Quando a conheci, percebi o quanto ela era linda, como seus olhos castanhos eram expressivos e seu rosto lindo emoldurado por seus cabelos cacheados, sempre trançados e jogados sobre os ombros era perfeito. Também me encantei com sua doçura e sua bondade. Ela era sempre gentil e atenciosa com todos.
Naquela época, pensei que ela fosse uma garota frágil, mas agora eu sei que estava enganado. Apesar de sua aparente fragilidade, Kelsey é uma garota forte e corajosa.
Rosnei baixo, frustrado por não poder dizer isso a ela. Phet continuou:
— Não. O passarinho de Durga canta para você. Você garota certa! Não jogue fora o destino, como erva daninha! Flor preciosa. Paciência. Espere florescer.
— Está bem, Phet, vou dar o melhor de mim. O que tenho que fazer? Como posso quebrar a maldição?
— Durga ajuda você na caverna Kanheri. Use chave para abrir câmara.
— Que chave?
— Chave é célebre Selo do Império Mujulaain. Tigre sabe. Encontre lugar subterrâneo na caverna. Selo é chave. Durga leva você à resposta. Liberta tigre.
Kelsey começou a tremer. Talvez tenha se arrependido, ou apenas estivesse com medo. Ela era muito jovem e inexperiente. Cair de repente em uma selva indiana, com um príncipe amaldiçoado na forma de tigre, e ser informada por um xamã de que é a escolhida de uma Deusa para quebrar a maldição e para isso viverá uma aventura que envolve cavernas, chaves e câmaras, devia ser um pouco assustador.
Levantei-me para ir em sua direção, a fim de lhe mostrar que eu estaria com ela e a protegeria.
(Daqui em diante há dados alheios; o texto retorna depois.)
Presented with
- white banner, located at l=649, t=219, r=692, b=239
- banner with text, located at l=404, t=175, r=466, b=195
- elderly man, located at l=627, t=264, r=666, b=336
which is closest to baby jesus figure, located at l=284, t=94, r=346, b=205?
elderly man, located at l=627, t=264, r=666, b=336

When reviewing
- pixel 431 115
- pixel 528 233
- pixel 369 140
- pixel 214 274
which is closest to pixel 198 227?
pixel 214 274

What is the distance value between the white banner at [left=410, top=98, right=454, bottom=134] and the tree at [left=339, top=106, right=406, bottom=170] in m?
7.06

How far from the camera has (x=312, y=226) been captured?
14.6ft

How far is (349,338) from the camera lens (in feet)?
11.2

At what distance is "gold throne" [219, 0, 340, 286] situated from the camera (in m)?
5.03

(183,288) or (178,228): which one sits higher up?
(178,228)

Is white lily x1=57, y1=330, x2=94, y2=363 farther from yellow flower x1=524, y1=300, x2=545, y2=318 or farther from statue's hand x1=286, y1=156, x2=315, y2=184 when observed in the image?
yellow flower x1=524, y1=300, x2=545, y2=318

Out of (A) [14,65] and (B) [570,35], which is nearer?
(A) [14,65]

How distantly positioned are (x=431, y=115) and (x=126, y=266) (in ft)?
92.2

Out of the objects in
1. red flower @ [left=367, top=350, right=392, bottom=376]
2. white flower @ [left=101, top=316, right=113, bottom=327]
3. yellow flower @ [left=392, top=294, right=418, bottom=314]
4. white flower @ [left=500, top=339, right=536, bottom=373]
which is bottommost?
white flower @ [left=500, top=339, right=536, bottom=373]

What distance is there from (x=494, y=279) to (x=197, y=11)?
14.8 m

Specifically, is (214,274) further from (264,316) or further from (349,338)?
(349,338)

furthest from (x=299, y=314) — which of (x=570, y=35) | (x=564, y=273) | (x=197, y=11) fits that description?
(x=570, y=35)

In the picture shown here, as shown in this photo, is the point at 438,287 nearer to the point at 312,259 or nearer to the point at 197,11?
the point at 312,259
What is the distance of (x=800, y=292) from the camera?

Phet, que a estava observando com curiosidade, segurou em suas mãos. Ela pareceu se acalmar e parou de tremer.
— Quel-si, acredite em você mesma. Você mulher forte. Tigre protege você.
Olhei firmemente para ela, para confirmar o que o xamã havia lhe dito.
— Eu sei que ele vai cuidar de mim. E quero muito ajudá-lo a quebrar a maldição. É só um pouquinho… assustador.
Phet apertou sua mão e enquanto eu encostei uma pata em seu joelho. Ela suspirou e disse:
— Então, Phet, aonde vamos agora? À caverna?
— Tigre sabe aonde ir. Siga tigre. Pegue Selo. Devem partir logo. Antes de ir, Quel-si, Phet confere a você marca da deusa e reza.
Sim, eu sabia onde estava o selo. Sabia o que fazer.
Phet iniciou um ritual usando as folhas que colhera na noite anterior. Em seguida, pegou um jarro contendo o mehendi, um liquido marrom e começou a desenhar símbolos na mão de Kelsey. Ao fim, ele lançou algumas folhas no fogo, inalou a fumaça e nos disse que era hora de irmos. Ela se despediu do Xamã afetuosamente e partimos.